The MaxaBeam Gen3 has the capability of transmuting a particular alloy of lead into a bar with streaks of gold when subjected to high amplitude ultrasonic blasts.


----------



## Patriot (Jan 12, 2010)

Lux, you should really have a signature that includes a disclaimer.


----------



## karlthev (Jan 12, 2010)

LuxLuthor said:


> The MaxaBeam Gen3 has the capability of transmuting a particular alloy of lead into a bar with streaks of gold when subjected to high amplitude ultrasonic blasts.

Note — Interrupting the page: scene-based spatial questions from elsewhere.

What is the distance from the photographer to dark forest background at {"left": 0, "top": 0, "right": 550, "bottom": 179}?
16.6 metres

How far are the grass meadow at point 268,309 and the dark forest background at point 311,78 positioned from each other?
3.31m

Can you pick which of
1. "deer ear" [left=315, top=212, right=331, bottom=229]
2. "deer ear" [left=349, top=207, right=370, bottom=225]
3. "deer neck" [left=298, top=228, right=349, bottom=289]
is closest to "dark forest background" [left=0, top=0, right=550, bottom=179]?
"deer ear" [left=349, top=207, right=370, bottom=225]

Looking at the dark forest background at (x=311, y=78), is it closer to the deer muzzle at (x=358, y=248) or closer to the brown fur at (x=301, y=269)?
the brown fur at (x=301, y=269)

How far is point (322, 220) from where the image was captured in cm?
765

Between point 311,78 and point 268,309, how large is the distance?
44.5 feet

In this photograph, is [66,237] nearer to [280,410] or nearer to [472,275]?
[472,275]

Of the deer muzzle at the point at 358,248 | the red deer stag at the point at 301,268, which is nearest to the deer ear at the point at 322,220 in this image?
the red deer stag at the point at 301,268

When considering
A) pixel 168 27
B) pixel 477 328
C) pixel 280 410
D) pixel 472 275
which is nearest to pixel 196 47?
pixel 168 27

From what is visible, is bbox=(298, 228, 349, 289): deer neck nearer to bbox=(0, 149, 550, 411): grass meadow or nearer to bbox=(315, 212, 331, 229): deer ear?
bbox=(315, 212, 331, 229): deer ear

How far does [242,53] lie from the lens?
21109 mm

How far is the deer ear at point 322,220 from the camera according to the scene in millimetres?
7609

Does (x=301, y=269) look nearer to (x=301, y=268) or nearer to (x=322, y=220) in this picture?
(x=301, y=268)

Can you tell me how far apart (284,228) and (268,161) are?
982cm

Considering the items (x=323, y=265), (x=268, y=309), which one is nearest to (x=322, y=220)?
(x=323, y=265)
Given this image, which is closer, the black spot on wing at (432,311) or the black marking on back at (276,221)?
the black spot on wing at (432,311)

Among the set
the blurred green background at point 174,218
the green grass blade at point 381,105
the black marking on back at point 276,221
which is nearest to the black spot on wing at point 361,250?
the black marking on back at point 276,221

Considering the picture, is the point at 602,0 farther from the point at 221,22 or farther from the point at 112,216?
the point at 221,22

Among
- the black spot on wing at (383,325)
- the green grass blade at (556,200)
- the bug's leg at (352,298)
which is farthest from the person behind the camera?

Really???? How????? There's nuttin' in the instruction manual...!!:kiss:



Karl


----------



## BVH (Jan 12, 2010)

karlthev said:


> Really???? How????? There's nuttin' in the instruction manual...!!:kiss:
> 
> 
> 
> Karl



You first have to figure out the back-door entry into the UI programming and then implement the secret features.


----------



## Nitroz (Jan 12, 2010)

Przemo(c) said:


> Hi,
> 
> Maxa Beam - what so special about it?



It was in Jurassic Park and the coolest light I have ever seen. If I could only have one.


----------



## get-lit (Jan 12, 2010)

Nitroz said:


> It was in Jurassic Park and the coolest light I have ever seen. If I could only have one.


 
It was very prominent in the original Stargate movie as well, more like an advertisement.


----------



## Phased_Array (Jan 12, 2010)

Seemed to have the right color of light that worked well with production filming, so I heard. No special effects needed for the MaxaBeam beam on those sci-fi movies, even tho the rest of the movie was usually faked in.





Hmmmm... from their website:
The Maxa Beam Handheld Xenon Searchlight, the most powerful handheld searchlight in the world, has been used in motion pictures, television and still photography for over 15 years. The Maxa Beam Searchlight can be seen in movies such as Alien vs. Predator, Blade, Demolition Man, Earthquake, Ghost Ship, Gone in 60 Seconds, Jurassic Park (1, 2 & 3), Sahara, Sphere, X-Files, Volcano , NCIS, CSI: Miami, and The Day After Tomorrow
Product placement... couldn't hurt sales.


----------